My Life-Long Quest for my World War II Airman Father

The title "Carrying Fire" is taken from Cormac McCarthy's No Country for Old Men, in which Sheriff Ed Tom Bell talks about his own father. “I had two dreams about him after he died. I don’t remember the first one all that well. But the second one it was like we was both back in older times and I was on horseback goin through the mountains of a night. Goin through this pass in the mountains. It was cold and there was snow on the ground and he rode past me and kept on goin. Never said nothing. He just rode on past and he had this blanket wrapped around him and he had his head down and when he rode past I seen that he was carryin fire in a horn the way people used to do and I could see the horn from the light inside of it. About the color of the moon. And in the dream I knew that he was goin on ahead and that he was fixin to make a fire somewhere out there in all that dark and all that cold and I knew that whenever I got there he would be there.”

Friday, January 30, 2015

The Search

My father lost his life in combat on March 2, 1945, when his B-17 was shot down by enemy fighters over Czechoslovakia. He was 27 years old; a member of the 398th Bomb Group, 603rd Squadron. It was only his fifth mission. It was also his wife Jocile's 24th birthday and she was pregnant with their second child, my brother Steve, who would be born three months after my father's death. I was 2 ½ -years-old and my father was the biggest thing in my life. Growing up in his physical absence, and among other members of “the greatest generation,” I understand what Tom Mathews calls “the tidal pull of WWII,” especially for those of us who were born were born in its turbulence and grew up in the shadow of its heroes, living or dead.




I wrote something about my dad's childhood, which can be read here. My dad joined the Army Air Corps in June 1943, and graduated in Class 44-F at Pecos, Texas a year later. For the next seven months my mother and I joined him, living on bases at Roswell, New Mexico, Sioux City, Iowa, and Lincoln, Nebraska. I last saw him as he shipped out in January 1945, two months before his final mission. Since then I have only seen him in dreams and memories, but his effect on me has been inexorable.

I inherited a box of photos, letters, photos, documents, mementos, and a couple of medals.  I learned a good bit about his early life and his Air Force training in the states but only a sketchy story of his service and death. I knew he flew out of England, his plane had crashed in Czechoslovakia, and the tail gunner was the only survivor. His papers and documents revealed few clues about his service. War Department correspondence from 1945-46, indicated that he had flown from a base at Nuthampstead, England, and that the target that March 2 was Bohlen, Germany. There was a 1945 letter to my mother from tail gunner “Sam” Haakenson, written soon after his release from a POW camp, and another from someone named “Ridge.” (I now know that was Lawson Ridgeway, my father’s navigator who was on another plane that day.) Both expressed hope that my father and his crew would be found alive. For sixty years that was as much detail as I had.

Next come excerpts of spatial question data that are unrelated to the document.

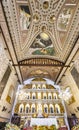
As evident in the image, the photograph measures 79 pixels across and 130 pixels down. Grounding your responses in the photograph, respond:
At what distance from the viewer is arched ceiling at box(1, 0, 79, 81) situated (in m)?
6.88

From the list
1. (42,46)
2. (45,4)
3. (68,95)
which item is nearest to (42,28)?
(42,46)

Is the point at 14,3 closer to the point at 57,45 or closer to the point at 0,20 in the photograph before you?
the point at 0,20

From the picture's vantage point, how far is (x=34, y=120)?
35.6 ft

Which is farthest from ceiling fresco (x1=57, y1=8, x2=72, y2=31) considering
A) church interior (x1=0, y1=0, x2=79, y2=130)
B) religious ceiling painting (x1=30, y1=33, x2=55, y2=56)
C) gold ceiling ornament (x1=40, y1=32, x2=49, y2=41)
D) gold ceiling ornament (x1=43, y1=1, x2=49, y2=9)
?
religious ceiling painting (x1=30, y1=33, x2=55, y2=56)

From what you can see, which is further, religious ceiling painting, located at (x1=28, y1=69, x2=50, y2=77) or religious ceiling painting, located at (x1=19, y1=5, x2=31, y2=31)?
religious ceiling painting, located at (x1=28, y1=69, x2=50, y2=77)

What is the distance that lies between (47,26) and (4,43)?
9.67 ft

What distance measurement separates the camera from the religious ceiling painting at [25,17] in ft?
23.1

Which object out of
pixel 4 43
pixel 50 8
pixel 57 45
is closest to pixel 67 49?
pixel 57 45

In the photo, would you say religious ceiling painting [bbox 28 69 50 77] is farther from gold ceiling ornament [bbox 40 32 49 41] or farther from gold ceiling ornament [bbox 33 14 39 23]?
gold ceiling ornament [bbox 33 14 39 23]

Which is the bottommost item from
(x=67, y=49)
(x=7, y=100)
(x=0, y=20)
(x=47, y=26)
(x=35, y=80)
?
(x=7, y=100)

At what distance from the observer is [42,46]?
9688 millimetres

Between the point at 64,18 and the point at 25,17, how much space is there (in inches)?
90.5

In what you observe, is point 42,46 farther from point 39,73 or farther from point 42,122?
point 42,122

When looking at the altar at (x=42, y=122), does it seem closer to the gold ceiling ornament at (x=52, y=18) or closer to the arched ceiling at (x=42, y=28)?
the arched ceiling at (x=42, y=28)
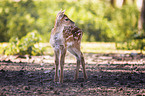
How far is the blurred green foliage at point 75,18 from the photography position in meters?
19.4

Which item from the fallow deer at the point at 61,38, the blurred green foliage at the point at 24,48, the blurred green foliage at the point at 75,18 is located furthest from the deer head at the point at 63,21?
the blurred green foliage at the point at 75,18

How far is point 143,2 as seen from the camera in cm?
1908

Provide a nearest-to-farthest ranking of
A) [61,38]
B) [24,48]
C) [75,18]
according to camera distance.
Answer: [61,38]
[24,48]
[75,18]

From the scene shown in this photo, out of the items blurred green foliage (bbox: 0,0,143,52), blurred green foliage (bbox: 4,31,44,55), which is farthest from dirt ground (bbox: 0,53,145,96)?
blurred green foliage (bbox: 0,0,143,52)

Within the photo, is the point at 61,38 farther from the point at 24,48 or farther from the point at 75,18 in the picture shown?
the point at 75,18

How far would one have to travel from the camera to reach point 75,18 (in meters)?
18.5

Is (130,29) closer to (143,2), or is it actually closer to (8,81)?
(143,2)

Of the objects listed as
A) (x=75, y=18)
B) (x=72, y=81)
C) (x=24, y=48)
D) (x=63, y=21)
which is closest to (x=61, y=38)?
(x=63, y=21)

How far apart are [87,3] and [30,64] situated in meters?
12.4

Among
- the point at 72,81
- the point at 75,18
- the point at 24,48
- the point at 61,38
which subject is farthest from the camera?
the point at 75,18

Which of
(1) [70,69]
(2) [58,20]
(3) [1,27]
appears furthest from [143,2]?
(2) [58,20]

I wrote to the Air Force, the Pentagon, and the National Archives seeking his military records and other information—to no avail. They told that a 1972 fire in St. Louis had destroyed many WWII records including his. I insisted that there must be a MACR (Missing Aircrew Report) somewhere, or at least a record of which unit he served with, but no one seemed interested in looking any further. I had hit a dead end.

Then in March, 2005, with the family gathered following our mother’s funeral, Steve and my son Jeff suggested we try a Google search on his computer. Starting simply with “B17 Bomb Groups,” we found a list of English air bases indicating that Nuthampstead was home to the 398th Bomb Group. This linked us to the 398th website and to their Flak News, with articles about the surviving tail gunner, Selmer Haakensen. We were stunned to learn there was a memorial to our father and his crew at Slany, Czech Republic; a website for the Slany Aeroklub had photos of the memorial! After 60 years, with a few keystrokes, the stone was rolling away!